Id. Answering the referred question in the affirmative, the ECJ found that "the full effectiveness of Article 101 . . . would be put at risk if it were not open to any individual to claim damages for loss caused to him by a contract or by conduct liable to restrict or distort competition," so long as "there is a causal relationship between that harm and an agreement or practice prohibited under Article 101." Id. at ¶¶ 20-21. Although it is generally the province of each Member State to "lay down the detailed rules governing" claims for compensation based on violations of Article 101," national rules "must not jeopardise the effective application of Articles [101 and 102]." Id. at ¶¶ 24, 26. The ECJ went on to observe that depending on various factors such as "the nature of the goods or the size of the market covered by [a] cartel," a "competing undertaking, outside the cartel in question," might choose to set prices higher than "it would have chosen . . . in the absence of that cartel." Id. at ¶ 29.

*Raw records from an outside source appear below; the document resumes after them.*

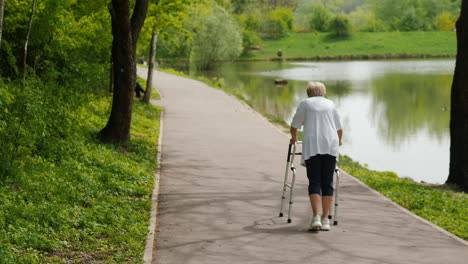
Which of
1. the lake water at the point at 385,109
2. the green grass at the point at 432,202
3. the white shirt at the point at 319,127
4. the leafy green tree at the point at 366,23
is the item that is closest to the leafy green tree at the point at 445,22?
the leafy green tree at the point at 366,23

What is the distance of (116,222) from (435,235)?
430cm

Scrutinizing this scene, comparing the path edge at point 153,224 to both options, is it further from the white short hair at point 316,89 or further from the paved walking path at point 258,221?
the white short hair at point 316,89

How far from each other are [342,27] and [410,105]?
255ft

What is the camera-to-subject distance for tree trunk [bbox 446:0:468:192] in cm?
1368

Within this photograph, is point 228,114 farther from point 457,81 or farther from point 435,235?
point 435,235

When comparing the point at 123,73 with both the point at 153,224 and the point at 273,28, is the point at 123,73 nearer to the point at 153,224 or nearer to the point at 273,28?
the point at 153,224

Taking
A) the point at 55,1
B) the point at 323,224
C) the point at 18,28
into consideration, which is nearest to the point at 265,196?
the point at 323,224

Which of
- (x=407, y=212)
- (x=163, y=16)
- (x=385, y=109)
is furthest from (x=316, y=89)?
(x=385, y=109)

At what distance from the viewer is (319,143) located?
8586 mm

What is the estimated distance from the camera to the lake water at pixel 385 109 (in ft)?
69.1

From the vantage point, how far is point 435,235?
9156 millimetres

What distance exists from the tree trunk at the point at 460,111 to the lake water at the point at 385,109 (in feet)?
12.8

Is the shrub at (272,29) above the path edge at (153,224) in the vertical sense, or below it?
above

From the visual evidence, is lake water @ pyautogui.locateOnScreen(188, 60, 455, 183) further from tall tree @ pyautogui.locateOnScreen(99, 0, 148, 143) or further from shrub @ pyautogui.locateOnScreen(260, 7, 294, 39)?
shrub @ pyautogui.locateOnScreen(260, 7, 294, 39)
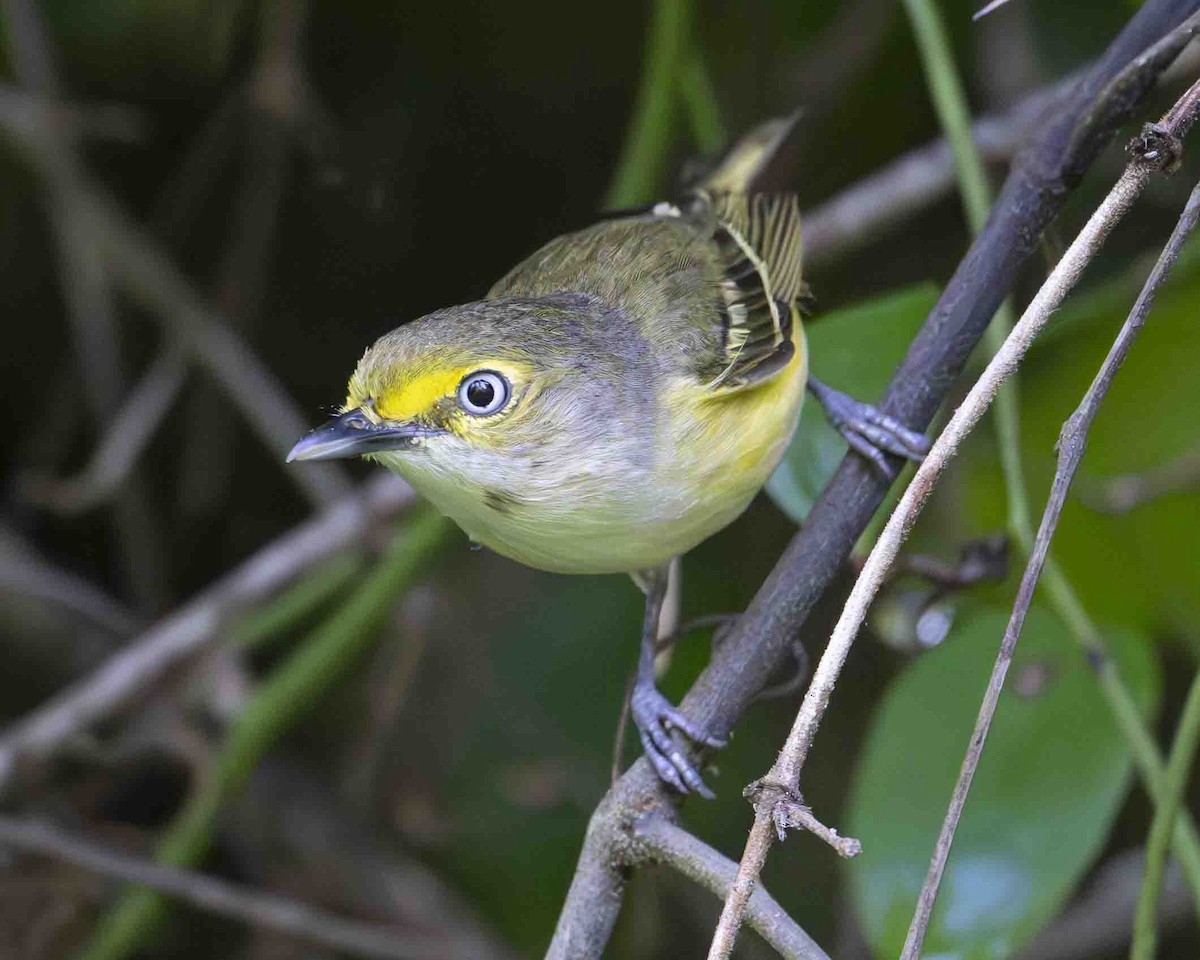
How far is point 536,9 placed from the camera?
3.68 meters

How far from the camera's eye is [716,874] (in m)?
1.58

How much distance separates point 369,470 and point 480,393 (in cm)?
190

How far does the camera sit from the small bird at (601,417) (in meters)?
1.91

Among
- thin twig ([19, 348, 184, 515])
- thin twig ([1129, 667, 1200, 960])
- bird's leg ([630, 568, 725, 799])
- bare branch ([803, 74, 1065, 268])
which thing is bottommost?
thin twig ([1129, 667, 1200, 960])

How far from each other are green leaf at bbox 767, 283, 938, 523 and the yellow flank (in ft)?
2.14

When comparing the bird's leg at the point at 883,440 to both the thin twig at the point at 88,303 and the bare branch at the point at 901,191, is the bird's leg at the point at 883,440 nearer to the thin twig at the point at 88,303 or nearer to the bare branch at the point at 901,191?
the bare branch at the point at 901,191

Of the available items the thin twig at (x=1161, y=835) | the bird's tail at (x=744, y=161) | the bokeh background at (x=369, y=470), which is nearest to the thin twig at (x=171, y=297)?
the bokeh background at (x=369, y=470)

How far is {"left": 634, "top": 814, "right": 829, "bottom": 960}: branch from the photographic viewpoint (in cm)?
145

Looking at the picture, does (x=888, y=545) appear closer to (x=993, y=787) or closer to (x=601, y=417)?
(x=601, y=417)

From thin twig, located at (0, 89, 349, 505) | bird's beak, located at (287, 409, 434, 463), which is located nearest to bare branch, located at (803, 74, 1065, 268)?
thin twig, located at (0, 89, 349, 505)

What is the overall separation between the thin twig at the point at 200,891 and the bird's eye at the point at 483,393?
138 cm

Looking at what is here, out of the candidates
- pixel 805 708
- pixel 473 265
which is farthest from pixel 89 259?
pixel 805 708

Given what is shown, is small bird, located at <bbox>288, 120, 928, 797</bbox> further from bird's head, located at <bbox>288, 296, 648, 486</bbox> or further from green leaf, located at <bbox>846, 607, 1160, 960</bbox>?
green leaf, located at <bbox>846, 607, 1160, 960</bbox>

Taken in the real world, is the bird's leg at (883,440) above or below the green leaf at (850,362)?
below
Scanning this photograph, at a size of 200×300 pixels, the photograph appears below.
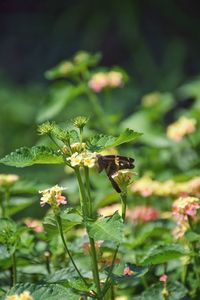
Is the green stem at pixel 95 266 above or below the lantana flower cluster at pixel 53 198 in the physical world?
below

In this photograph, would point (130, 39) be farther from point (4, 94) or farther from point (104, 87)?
point (104, 87)

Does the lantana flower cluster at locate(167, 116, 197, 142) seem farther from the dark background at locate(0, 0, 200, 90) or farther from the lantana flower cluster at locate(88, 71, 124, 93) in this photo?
the dark background at locate(0, 0, 200, 90)

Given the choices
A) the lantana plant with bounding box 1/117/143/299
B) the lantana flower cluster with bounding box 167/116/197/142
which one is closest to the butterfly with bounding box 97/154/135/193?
the lantana plant with bounding box 1/117/143/299

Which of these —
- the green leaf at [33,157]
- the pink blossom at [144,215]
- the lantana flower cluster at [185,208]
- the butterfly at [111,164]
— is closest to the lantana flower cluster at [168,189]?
the pink blossom at [144,215]

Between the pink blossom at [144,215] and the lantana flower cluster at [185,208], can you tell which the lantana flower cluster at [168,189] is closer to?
the pink blossom at [144,215]

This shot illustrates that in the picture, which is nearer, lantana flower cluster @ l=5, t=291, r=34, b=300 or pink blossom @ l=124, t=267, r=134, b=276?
lantana flower cluster @ l=5, t=291, r=34, b=300

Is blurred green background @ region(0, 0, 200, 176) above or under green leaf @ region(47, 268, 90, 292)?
above

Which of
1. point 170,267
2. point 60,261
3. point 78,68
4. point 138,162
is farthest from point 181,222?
point 78,68
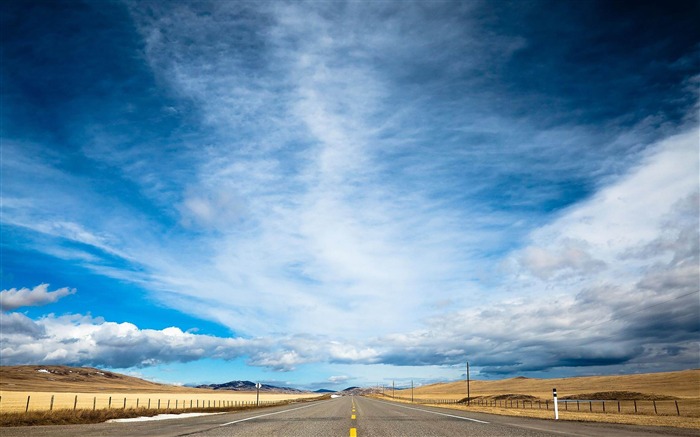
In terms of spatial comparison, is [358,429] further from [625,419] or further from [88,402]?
[88,402]

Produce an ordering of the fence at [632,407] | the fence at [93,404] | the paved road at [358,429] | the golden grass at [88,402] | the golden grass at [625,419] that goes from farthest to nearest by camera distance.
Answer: the golden grass at [88,402] → the fence at [93,404] → the fence at [632,407] → the golden grass at [625,419] → the paved road at [358,429]

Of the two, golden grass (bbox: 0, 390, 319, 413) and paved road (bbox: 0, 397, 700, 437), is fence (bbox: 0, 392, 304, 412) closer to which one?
golden grass (bbox: 0, 390, 319, 413)

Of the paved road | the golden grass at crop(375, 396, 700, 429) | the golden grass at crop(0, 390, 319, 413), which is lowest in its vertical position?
the golden grass at crop(0, 390, 319, 413)

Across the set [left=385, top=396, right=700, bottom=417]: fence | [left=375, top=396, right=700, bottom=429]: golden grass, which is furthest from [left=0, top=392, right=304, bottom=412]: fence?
[left=385, top=396, right=700, bottom=417]: fence

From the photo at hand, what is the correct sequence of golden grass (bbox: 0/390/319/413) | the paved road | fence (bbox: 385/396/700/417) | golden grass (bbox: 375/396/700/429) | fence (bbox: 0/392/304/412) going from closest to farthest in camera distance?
the paved road → golden grass (bbox: 375/396/700/429) → fence (bbox: 385/396/700/417) → fence (bbox: 0/392/304/412) → golden grass (bbox: 0/390/319/413)

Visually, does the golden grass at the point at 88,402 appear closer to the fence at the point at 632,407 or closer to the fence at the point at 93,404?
the fence at the point at 93,404

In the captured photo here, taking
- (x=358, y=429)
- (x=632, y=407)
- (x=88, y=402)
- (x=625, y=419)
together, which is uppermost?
(x=358, y=429)

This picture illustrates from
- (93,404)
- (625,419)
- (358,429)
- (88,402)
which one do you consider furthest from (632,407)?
(88,402)

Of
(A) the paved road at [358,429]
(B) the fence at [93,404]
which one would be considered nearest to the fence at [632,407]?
(A) the paved road at [358,429]

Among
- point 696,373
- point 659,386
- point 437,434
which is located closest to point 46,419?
point 437,434

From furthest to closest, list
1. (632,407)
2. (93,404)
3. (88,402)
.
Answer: (88,402) < (632,407) < (93,404)

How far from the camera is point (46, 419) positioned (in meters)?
20.8

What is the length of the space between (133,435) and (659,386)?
15378cm

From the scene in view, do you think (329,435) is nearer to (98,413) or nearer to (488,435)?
(488,435)
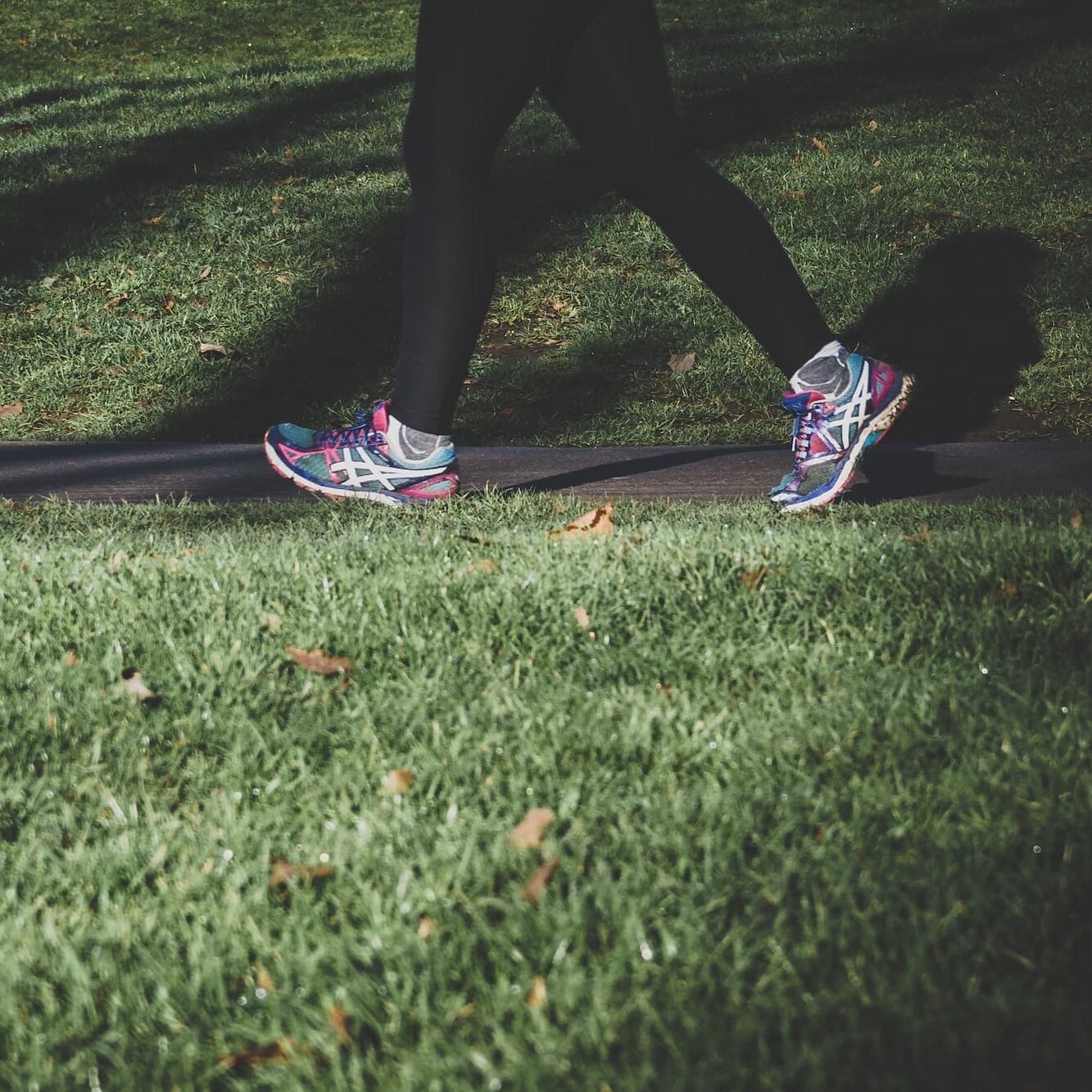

The ECJ concluded that "the victim of umbrella pricing" may obtain compensation from cartel members "where it is established that the cartel at issue was, in the circumstances of the case and, in particular the specific aspects of the relevant market, liable for the effect of umbrella pricing by third parties acting independently, and those aspects could not be ignored by the members of the cartel." Id. at ¶ 34. In other words, the possibility of umbrella liability recovery must be available in Member State private litigation where (i) the plaintiff proves a sufficient causal connection between the cartel activity and inflated prices paid to a non-cartel member and (ii) the cartel participants had a sufficient basis to recognize that would be the case. Id. Importantly, however, the ECJ found that "[i]t is for the referring court to determine whether those conditions are satisfied." Id.

Implications

The Kone decision could have substantial implications for companies accused of participating in cartels that are alleged to have injured consumers in EU Member States. Depending on the circumstances, the decision could increase total potential exposure for cartelists selling in Europe, or at least open the door to claims by plaintiffs that previously may not have considered bringing a claim.

Importantly, however, the decision leaves much for national courts to determine. Member States may no longer categorically deny umbrella liability claims. But, as the ECJ made clear, it will be up to the national courts to determine the critical questions of whether (i) on the particular facts, inflated prices paid to non-cartel members were sufficiently linked to market-wide effects from the cartel and (ii) cartel members had a sufficient basis to recognize their conduct would lead to inflated prices, even for those buying from non-cartel members. Outcomes in future cases will undoubtedly turn on the specifics of each case—e.g., the particular type of cartel conduct at issue, the nature of the cartelized product, the proportion of market supply accounted for by cartel members, and the methodology non-cartel members use to set prices. Outcomes will also turn on particulars of national law governing proof of causation and the like for private competition claims. In practice, it will continue to be challenging for plaintiffs to prove the requisite causal connection between cartel activity and inflated prices for purchases from non-cartel members. As the European national courts proceed to adjudicate umbrella theories, it may be the case that—like many courts in the United States—many national courts will find umbrella theories are too speculative to permit recovery.